The problem is not new, what has changed is the form it takes.

During the colonial era, control was exercised through territorial occupation, political administration, and military power. Today, influence is often exerted through more sophisticated mechanisms, resource extraction agreements, global value chains, financial leverage, intellectual property regimes, technological dependence, and economic influence. Empires have disappeared, strategic interests have not.

The contemporary race for African resources may be the most significant since the nineteenth century. The United States seeks secure access to critical minerals necessary to maintain technological leadership. China continues expanding its industrial and logistical footprint across the continent. The European Union is working to reduce vulnerabilities in strategic supply chains. Gulf states are increasing investments in agriculture, logistics, and infrastructure. India is steadily deepening its commercial and technological engagement.

All of them view Africa as a critical component of the twenty-first-century economy. The question Africans should ask is not whether foreign investment is necessary, clearly, it is.

No region has industrialized in isolation, China attracted foreign investment, Vietnam attracted foreign investment, Singapore attracted foreign investment, South Korea benefited from external capital, technology transfer, and access to international markets.

Investment itself has never been the problem, the issue lies in the nature of the relationship between investors and sovereign states.

When a country exports raw minerals without local processing capacity, it exports industrial jobs along with those minerals. When it exports crude oil without adequate refining infrastructure, it exports value creation. When it produces cocoa but imports chocolate, or extracts lithium but imports batteries, it relinquishes the most profitable stages of the value chain.

Africa’s challenge is not to attract more investment, it is to attract better investment, however, it would be intellectually dishonest to place all responsibility on external actors.

Many of Africa’s vulnerabilities are self-inflicted.

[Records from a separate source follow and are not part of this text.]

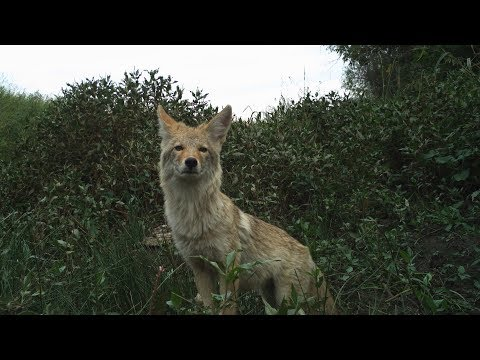 Camera Trapping at American Prairie Reserve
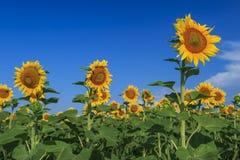 Mooie zonnebloemen in het gebied en de blauwe bewolkte hemel Royalty-vrije Stock Foto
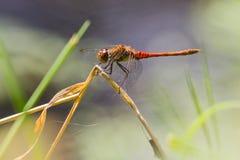 Dragonfly змеешейки женщины общий в великобританском лете Стоковое Фото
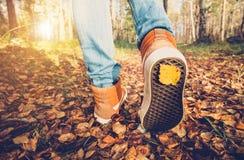 De tennisschoenen die van vrouwenvoeten op dalingsbladeren lopen Openlucht Stock Afbeeldingen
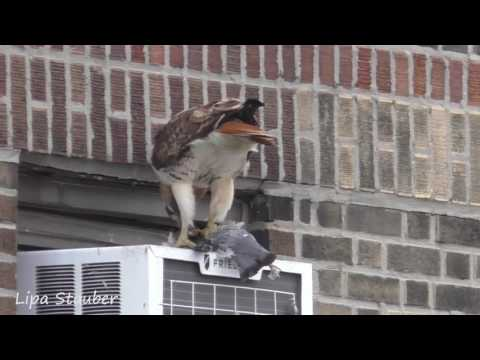 red tail hawk catches a pigeon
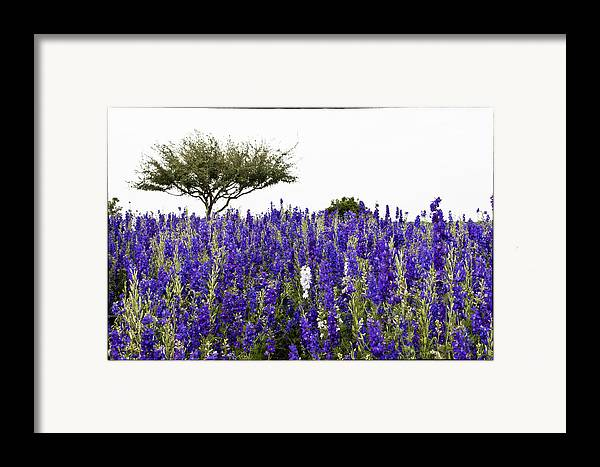 Lavender Framed Print featuring the photograph Lavender Field by Lisa Spencer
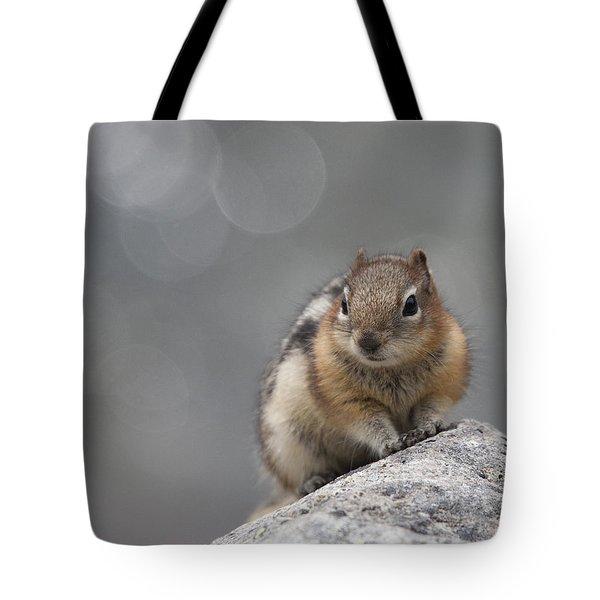 Columbian Ground Squirrel Tote Bag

Weak institutions, corruption, inadequate planning, regulatory instability, governance failures, and the absence of coherent industrial policies continue to constrain the continent’s development potential.

In too many cases, unfavorable agreements are not imposed; they are negotiated, and often they are negotiated by African elites who place personal interests above national priorities, this is a reality that genuine Pan-Africanism cannot ignore.

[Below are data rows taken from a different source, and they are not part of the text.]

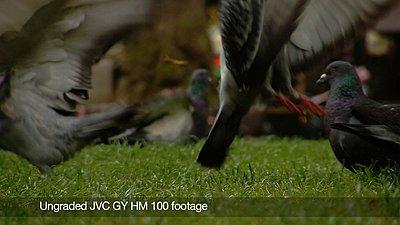 Video review of JVC GY-HM 100-still2.jpg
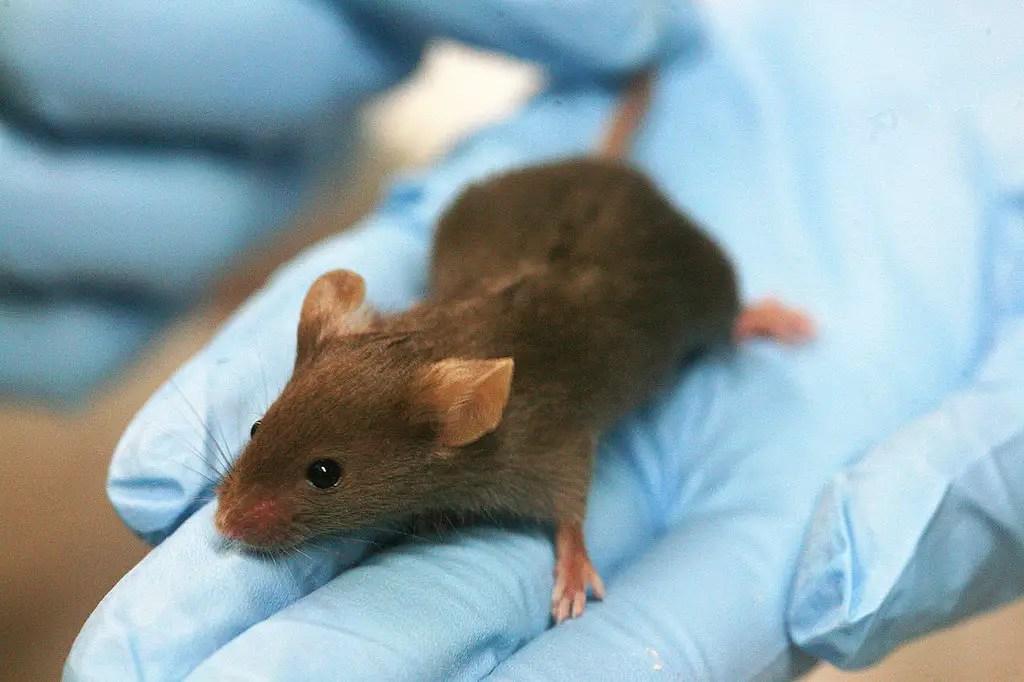 lab mouse mice rat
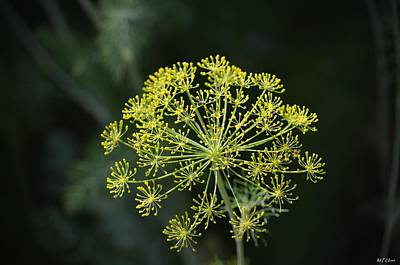 Photograph - Bright Star - Fennel by Maria Urso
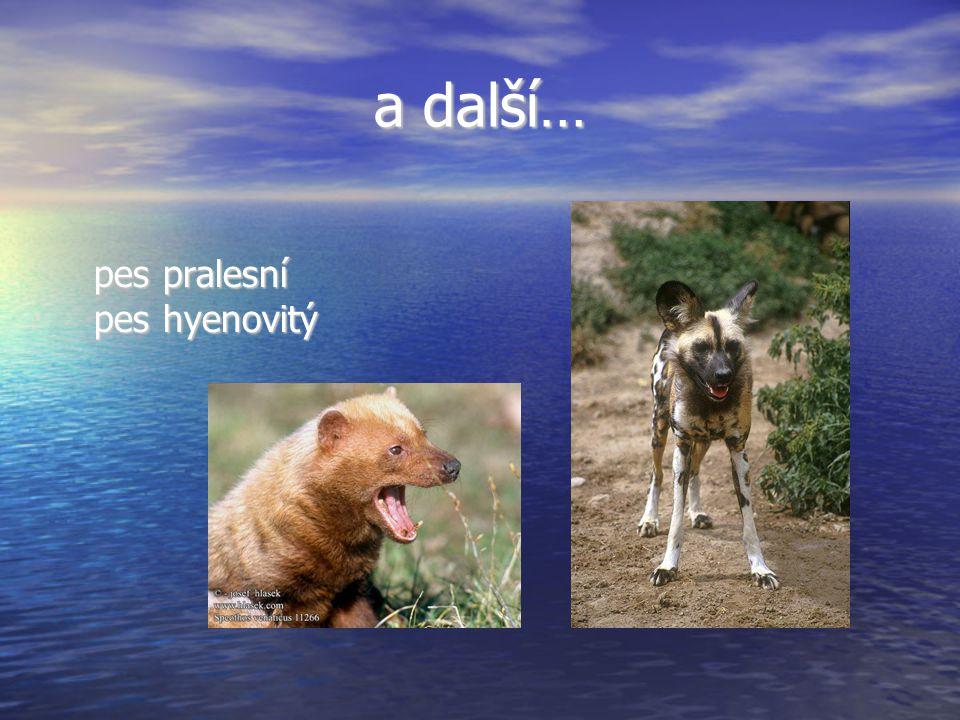a další… pes pralesní pes hyenovitý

Criticism of neo-colonialism carries credibility only when accompanied by an equally rigorous critique of governance failures within Africa itself.

The encouraging news is that Africa now possesses tools that the generation of independence leaders never had.

The African Continental Free Trade Area (AfCFTA) represents the world’s largest free trade area by number of participating countries. The digital revolution is creating new opportunities for financial inclusion, e-commerce, and innovation. The growth of renewable energy offers the possibility of industrializing regions that were historically marginalized. Meanwhile, Africa’s youth population represents one of the largest reservoirs of human talent on the planet.

Yet none of these opportunities will deliver transformative results without a clear strategic vision.

Africa’s true second independence requires modern industrial policies, massive investment in science and technology education, local processing of natural resources, deeper regional integration, stronger African capital markets, and a serious commitment to research, innovation, and artificial intelligence.

The continent cannot be content with supplying the raw materials of the digital economy. It must become an active participant in creating the technologies that will define that economy.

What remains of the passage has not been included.